▸ **What you will do**:
Reproduce verbatim the portion of the article on small modular nuclear reactors in Canada that runs from "A fix for climate" up to and including "developed in Canada.".

Are Thousands of New Nuclear Generators in Canada’s Future?
Ottawa is pushing a new smaller, modular nuclear plant that could only pay off if mass produced.
Canada’s government is about to embrace a new generation of small nuclear reactors that do not make economic sense.
Amidst real fears that climate change will wreak devastating effects if we don’t shift away from fossil fuels, the idea that Canada should get deeper into nuclear energy might seem freshly attractive to former skeptics.
For a number of reasons, however, skepticism is still very much warranted.
On Nov. 7, Natural Resources Canada will officially launch something called the Small Modular Reactor Roadmap. The roadmap was previewed in February of this year and is the next step in the process set off by the June 2017 “call for a discussion around Small Modular Reactors in Canada” issued by Canadian Nuclear Laboratories, which is interested in figuring out the role the organization “can play in bringing this technology to market.”
SMRs, as the name suggests, produce relatively small amounts of electricity in comparison with currently common nuclear power reactors. The last set of reactors commissioned in Canada is the four at Darlington. These started operating between 1990 and 1993 and can generate 878 megawatts of electricity (although, on average, they only generate around 75 to 85 per cent of that). In comparison, SMRs are defined as reactors that generate 300 MW or less — as low as 5 MW even. For further comparison, the Site C dam being built in northeastern B.C. is expected to provide 1,100 MW and BC Hydro’s full production capacity is about 11,000 MW.
Various nuclear institutions, such as Canadian Nuclear Laboratories, Canadian Nuclear Association and the CANDU Owners Group are strongly supportive of SMRs. Last October, Mark Lesinski, president and CEO of CNL announced: “Small modular reactors, or SMRs, represent a key area of interest to CNL. As part of our long-term strategy, announced earlier this year, CNL established the ambitious goal of siting a new SMR on a CNL site by 2026.”
Likewise, the CANDU Owners Group announced that it was going to use “their existing nuclear expertise to lead the next wave of nuclear generation — small modular reactors, that offer the potential for new uses of nuclear energy while at the same time offering the benefits of existing nuclear in combating climate change while providing reliable, low-cost electricity.”
A fix for climate change, says Ottawa
Such claims about the benefits of SMRs seems to have influenced the government too. Although NRCan claims to be just “engaging partners and stakeholders, as well as Indigenous representatives, to understand priorities and challenges related to the development and deployment of SMRs in Canada,” its personnel seem to have already decided that SMRs should be developed in Canada.
“The Government of Canada recognizes the potential of SMRs to help us deliver on a number of priorities, including innovation and climate change,” declared Parliamentary Secretary Kim Rudd. Diane Cameron, director of the Nuclear Energy Division at Natural Resources Canada, is confident: “I think we will see the deployment of SMRs in Canada for sure.” Such talk is premature, and unwise.
Canada is a late entrant to this game of talking up SMRs. For the most part it has only been talk, with nothing much to show for all that talk. Except, of course, for millions of dollars in government funding that has flown to private corporations. This has been especially on display in the United States, where the primary agency that has been pumping money into SMRs is the Department of Energy.

▸ **Dataset**:
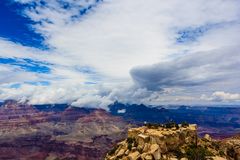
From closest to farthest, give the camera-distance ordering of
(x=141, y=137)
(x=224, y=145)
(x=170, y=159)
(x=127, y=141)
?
(x=170, y=159)
(x=141, y=137)
(x=127, y=141)
(x=224, y=145)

▸ **Finished exercise**:
A fix for climate change, says Ottawa
Such claims about the benefits of SMRs seems to have influenced the government too. Although NRCan claims to be just “engaging partners and stakeholders, as well as Indigenous representatives, to understand priorities and challenges related to the development and deployment of SMRs in Canada,” its personnel seem to have already decided that SMRs should be developed in Canada.